### Stated exercise
Please print all of the records below line for line, with no changes.

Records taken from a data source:
<<<<
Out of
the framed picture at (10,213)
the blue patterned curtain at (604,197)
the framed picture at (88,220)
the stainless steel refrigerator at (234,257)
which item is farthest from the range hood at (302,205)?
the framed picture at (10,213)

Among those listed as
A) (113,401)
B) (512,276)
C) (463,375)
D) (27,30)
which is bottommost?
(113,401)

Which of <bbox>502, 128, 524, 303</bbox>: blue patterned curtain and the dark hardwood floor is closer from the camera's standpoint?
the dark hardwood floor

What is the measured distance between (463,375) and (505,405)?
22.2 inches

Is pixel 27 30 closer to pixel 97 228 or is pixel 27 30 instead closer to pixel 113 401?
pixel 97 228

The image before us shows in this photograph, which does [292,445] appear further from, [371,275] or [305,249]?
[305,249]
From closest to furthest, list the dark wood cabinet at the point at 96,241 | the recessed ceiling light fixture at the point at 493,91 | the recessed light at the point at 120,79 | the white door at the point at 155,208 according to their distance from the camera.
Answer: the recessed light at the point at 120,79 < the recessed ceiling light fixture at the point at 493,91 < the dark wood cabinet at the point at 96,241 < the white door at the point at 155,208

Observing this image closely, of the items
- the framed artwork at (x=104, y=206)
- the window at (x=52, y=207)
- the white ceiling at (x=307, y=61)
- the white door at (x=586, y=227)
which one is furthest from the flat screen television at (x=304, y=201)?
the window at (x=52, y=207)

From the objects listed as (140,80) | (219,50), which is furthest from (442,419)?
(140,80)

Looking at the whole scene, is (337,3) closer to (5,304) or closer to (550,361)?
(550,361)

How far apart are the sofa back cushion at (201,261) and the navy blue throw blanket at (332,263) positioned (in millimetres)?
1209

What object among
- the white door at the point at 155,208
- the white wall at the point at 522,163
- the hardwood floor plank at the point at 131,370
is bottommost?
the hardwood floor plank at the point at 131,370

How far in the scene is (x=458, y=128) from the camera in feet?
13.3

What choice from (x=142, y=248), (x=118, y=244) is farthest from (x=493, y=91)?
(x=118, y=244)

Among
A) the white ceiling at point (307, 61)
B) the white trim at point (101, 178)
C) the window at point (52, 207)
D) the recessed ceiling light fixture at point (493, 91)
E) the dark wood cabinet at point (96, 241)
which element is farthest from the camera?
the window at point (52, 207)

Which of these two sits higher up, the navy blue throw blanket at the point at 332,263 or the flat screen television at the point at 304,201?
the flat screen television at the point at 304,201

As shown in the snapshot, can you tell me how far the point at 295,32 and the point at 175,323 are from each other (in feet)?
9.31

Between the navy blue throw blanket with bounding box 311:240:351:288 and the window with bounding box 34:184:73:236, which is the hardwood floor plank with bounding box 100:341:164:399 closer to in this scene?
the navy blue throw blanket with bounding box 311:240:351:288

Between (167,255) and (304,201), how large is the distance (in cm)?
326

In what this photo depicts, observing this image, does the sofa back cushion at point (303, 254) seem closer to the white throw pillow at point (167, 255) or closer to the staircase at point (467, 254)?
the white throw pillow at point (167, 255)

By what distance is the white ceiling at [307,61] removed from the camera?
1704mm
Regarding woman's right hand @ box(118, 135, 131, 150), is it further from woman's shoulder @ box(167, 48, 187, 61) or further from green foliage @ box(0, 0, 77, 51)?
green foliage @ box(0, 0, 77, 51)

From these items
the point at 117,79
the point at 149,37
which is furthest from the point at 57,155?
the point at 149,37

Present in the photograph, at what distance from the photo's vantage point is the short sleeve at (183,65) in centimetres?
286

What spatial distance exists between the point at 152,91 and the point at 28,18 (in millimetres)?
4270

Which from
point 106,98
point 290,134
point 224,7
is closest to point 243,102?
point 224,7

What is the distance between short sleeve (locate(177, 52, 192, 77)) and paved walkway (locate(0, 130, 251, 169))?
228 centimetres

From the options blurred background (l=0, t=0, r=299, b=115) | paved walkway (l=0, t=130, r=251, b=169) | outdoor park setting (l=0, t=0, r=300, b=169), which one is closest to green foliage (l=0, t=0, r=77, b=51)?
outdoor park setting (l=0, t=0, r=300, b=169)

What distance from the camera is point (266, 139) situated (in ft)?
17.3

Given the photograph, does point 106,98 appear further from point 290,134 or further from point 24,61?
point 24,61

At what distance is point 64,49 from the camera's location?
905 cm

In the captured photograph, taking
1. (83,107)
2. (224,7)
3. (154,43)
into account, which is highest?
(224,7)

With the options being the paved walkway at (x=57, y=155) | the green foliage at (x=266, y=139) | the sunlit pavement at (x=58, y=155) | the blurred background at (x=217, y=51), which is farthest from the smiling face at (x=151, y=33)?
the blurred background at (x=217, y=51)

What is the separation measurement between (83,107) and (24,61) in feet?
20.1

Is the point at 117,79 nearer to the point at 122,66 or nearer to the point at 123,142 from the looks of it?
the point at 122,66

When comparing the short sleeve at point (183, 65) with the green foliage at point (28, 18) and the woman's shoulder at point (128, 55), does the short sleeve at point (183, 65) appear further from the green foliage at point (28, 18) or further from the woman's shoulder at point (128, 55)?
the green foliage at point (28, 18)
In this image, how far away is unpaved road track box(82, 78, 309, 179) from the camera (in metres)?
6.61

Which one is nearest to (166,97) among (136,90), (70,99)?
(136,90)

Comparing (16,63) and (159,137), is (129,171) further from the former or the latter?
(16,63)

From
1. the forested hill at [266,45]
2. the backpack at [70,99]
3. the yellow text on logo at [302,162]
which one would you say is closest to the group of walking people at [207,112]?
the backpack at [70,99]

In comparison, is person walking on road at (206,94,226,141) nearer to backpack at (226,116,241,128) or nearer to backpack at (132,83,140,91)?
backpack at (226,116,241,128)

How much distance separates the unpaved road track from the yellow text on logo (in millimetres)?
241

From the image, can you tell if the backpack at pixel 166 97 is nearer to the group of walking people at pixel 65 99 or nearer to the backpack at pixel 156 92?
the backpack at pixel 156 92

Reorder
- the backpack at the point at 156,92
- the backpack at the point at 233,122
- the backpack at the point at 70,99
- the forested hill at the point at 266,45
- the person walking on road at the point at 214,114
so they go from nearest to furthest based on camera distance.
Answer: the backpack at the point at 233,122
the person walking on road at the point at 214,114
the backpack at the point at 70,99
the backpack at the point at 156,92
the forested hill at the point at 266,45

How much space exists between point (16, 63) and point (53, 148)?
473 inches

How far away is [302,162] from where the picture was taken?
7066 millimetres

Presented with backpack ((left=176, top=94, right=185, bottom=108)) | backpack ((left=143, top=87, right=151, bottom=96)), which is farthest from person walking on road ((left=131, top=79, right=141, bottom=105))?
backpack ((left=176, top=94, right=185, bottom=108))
>>>>
### Written response
Out of
the framed picture at (10,213)
the blue patterned curtain at (604,197)
the framed picture at (88,220)
the stainless steel refrigerator at (234,257)
which item is farthest from the range hood at (302,205)?
the framed picture at (10,213)

Among those listed as
A) (113,401)
B) (512,276)
C) (463,375)
D) (27,30)
which is bottommost?
(113,401)

Which of <bbox>502, 128, 524, 303</bbox>: blue patterned curtain and the dark hardwood floor is closer from the camera's standpoint?
the dark hardwood floor

What is the measured distance between (463,375) and (505,405)?
22.2 inches

Is pixel 27 30 closer to pixel 97 228 or is pixel 27 30 instead closer to pixel 113 401?
pixel 97 228

The image before us shows in this photograph, which does [292,445] appear further from, [371,275] or [305,249]?
[305,249]
From closest to furthest, list the dark wood cabinet at the point at 96,241 | the recessed ceiling light fixture at the point at 493,91 | the recessed light at the point at 120,79 | the white door at the point at 155,208 according to their distance from the camera.
Answer: the recessed light at the point at 120,79 < the recessed ceiling light fixture at the point at 493,91 < the dark wood cabinet at the point at 96,241 < the white door at the point at 155,208

Observing this image closely, of the items
- the framed artwork at (x=104, y=206)
- the window at (x=52, y=207)
- the white ceiling at (x=307, y=61)
- the white door at (x=586, y=227)
which one is furthest from the flat screen television at (x=304, y=201)?
the window at (x=52, y=207)

From the objects listed as (140,80) | (219,50), which is furthest from (442,419)?
(140,80)

Looking at the whole scene, is (337,3) closer to (5,304) or closer to (550,361)?
(550,361)

How far apart are the sofa back cushion at (201,261) and the navy blue throw blanket at (332,263) positioned (in millimetres)?
1209

What object among
- the white door at the point at 155,208
- the white wall at the point at 522,163
- the hardwood floor plank at the point at 131,370
is bottommost?
the hardwood floor plank at the point at 131,370

How far in the scene is (x=458, y=128) from the camera in feet?
13.3

What choice from (x=142, y=248), (x=118, y=244) is farthest from (x=493, y=91)?
(x=118, y=244)

Among
A) the white ceiling at point (307, 61)
B) the white trim at point (101, 178)
C) the window at point (52, 207)
D) the recessed ceiling light fixture at point (493, 91)
E) the dark wood cabinet at point (96, 241)
which element is farthest from the camera?
the window at point (52, 207)

Which of these two sits higher up, the navy blue throw blanket at the point at 332,263 or the flat screen television at the point at 304,201?
the flat screen television at the point at 304,201

As shown in the snapshot, can you tell me how far the point at 295,32 and the point at 175,323 are from each other (in feet)?
9.31

Between the navy blue throw blanket with bounding box 311:240:351:288 and the window with bounding box 34:184:73:236, which is the hardwood floor plank with bounding box 100:341:164:399 closer to in this scene?
the navy blue throw blanket with bounding box 311:240:351:288

Between (167,255) and (304,201), how large is the distance (in cm)?
326

In what this photo depicts, observing this image, does the sofa back cushion at point (303, 254) seem closer to the white throw pillow at point (167, 255) or closer to the staircase at point (467, 254)?
the white throw pillow at point (167, 255)

By what distance is the white ceiling at [307,61] removed from the camera?
1704mm
Regarding woman's right hand @ box(118, 135, 131, 150), is it further from woman's shoulder @ box(167, 48, 187, 61) or further from green foliage @ box(0, 0, 77, 51)?
green foliage @ box(0, 0, 77, 51)

From these items
the point at 117,79
the point at 149,37
which is furthest from the point at 57,155?
the point at 149,37

Present in the photograph, at what distance from the photo's vantage point is the short sleeve at (183,65) in centimetres?
286

What spatial distance exists between the point at 152,91 and the point at 28,18 (in millimetres)?
4270

Which from
point 106,98
point 290,134
point 224,7
is closest to point 243,102?
point 224,7

What is the distance between short sleeve (locate(177, 52, 192, 77)) and paved walkway (locate(0, 130, 251, 169))?
228 centimetres

From the options blurred background (l=0, t=0, r=299, b=115) | paved walkway (l=0, t=130, r=251, b=169) | outdoor park setting (l=0, t=0, r=300, b=169), which one is closest to green foliage (l=0, t=0, r=77, b=51)?
outdoor park setting (l=0, t=0, r=300, b=169)

What distance from the camera is point (266, 139) situated (in ft)?
17.3

Given the photograph, does point 106,98 appear further from point 290,134 or further from point 24,61?
point 24,61

At what distance is point 64,49 from the camera's location?
905 cm

In the captured photograph, taking
1. (83,107)
2. (224,7)
3. (154,43)
into account, which is highest?
(224,7)

With the options being the paved walkway at (x=57, y=155) | the green foliage at (x=266, y=139) | the sunlit pavement at (x=58, y=155) | the blurred background at (x=217, y=51), which is farthest from the smiling face at (x=151, y=33)?
the blurred background at (x=217, y=51)

What is the separation measurement between (83,107) and (24,61) in feet?
20.1

Is the point at 117,79 nearer to the point at 122,66 or nearer to the point at 123,142 from the looks of it?
the point at 122,66

When comparing the short sleeve at point (183, 65) with the green foliage at point (28, 18) and the woman's shoulder at point (128, 55), does the short sleeve at point (183, 65) appear further from the green foliage at point (28, 18) or further from the woman's shoulder at point (128, 55)?
the green foliage at point (28, 18)
In this image, how far away is unpaved road track box(82, 78, 309, 179) from the camera (in metres)?
6.61

Which one is nearest to (166,97) among (136,90), (70,99)?
(136,90)

Comparing (16,63) and (159,137), is (129,171) further from the former or the latter?
(16,63)

From
1. the forested hill at [266,45]
2. the backpack at [70,99]
3. the yellow text on logo at [302,162]
which one would you say is closest to the group of walking people at [207,112]?
the backpack at [70,99]

In comparison, is person walking on road at (206,94,226,141) nearer to backpack at (226,116,241,128) or nearer to backpack at (132,83,140,91)?
backpack at (226,116,241,128)

How much distance separates the unpaved road track from the yellow text on logo (in millimetres)?
241

From the image, can you tell if the backpack at pixel 166 97 is nearer to the group of walking people at pixel 65 99 or nearer to the backpack at pixel 156 92?
the backpack at pixel 156 92

Reorder
- the backpack at the point at 156,92
- the backpack at the point at 233,122
- the backpack at the point at 70,99
- the forested hill at the point at 266,45
- the person walking on road at the point at 214,114
so they go from nearest to furthest based on camera distance.
Answer: the backpack at the point at 233,122
the person walking on road at the point at 214,114
the backpack at the point at 70,99
the backpack at the point at 156,92
the forested hill at the point at 266,45

How much space exists between point (16, 63) and point (53, 148)?
473 inches

How far away is [302,162] from where the picture was taken?
7066 millimetres

Presented with backpack ((left=176, top=94, right=185, bottom=108)) | backpack ((left=143, top=87, right=151, bottom=96)), which is farthest from person walking on road ((left=131, top=79, right=141, bottom=105))?
backpack ((left=176, top=94, right=185, bottom=108))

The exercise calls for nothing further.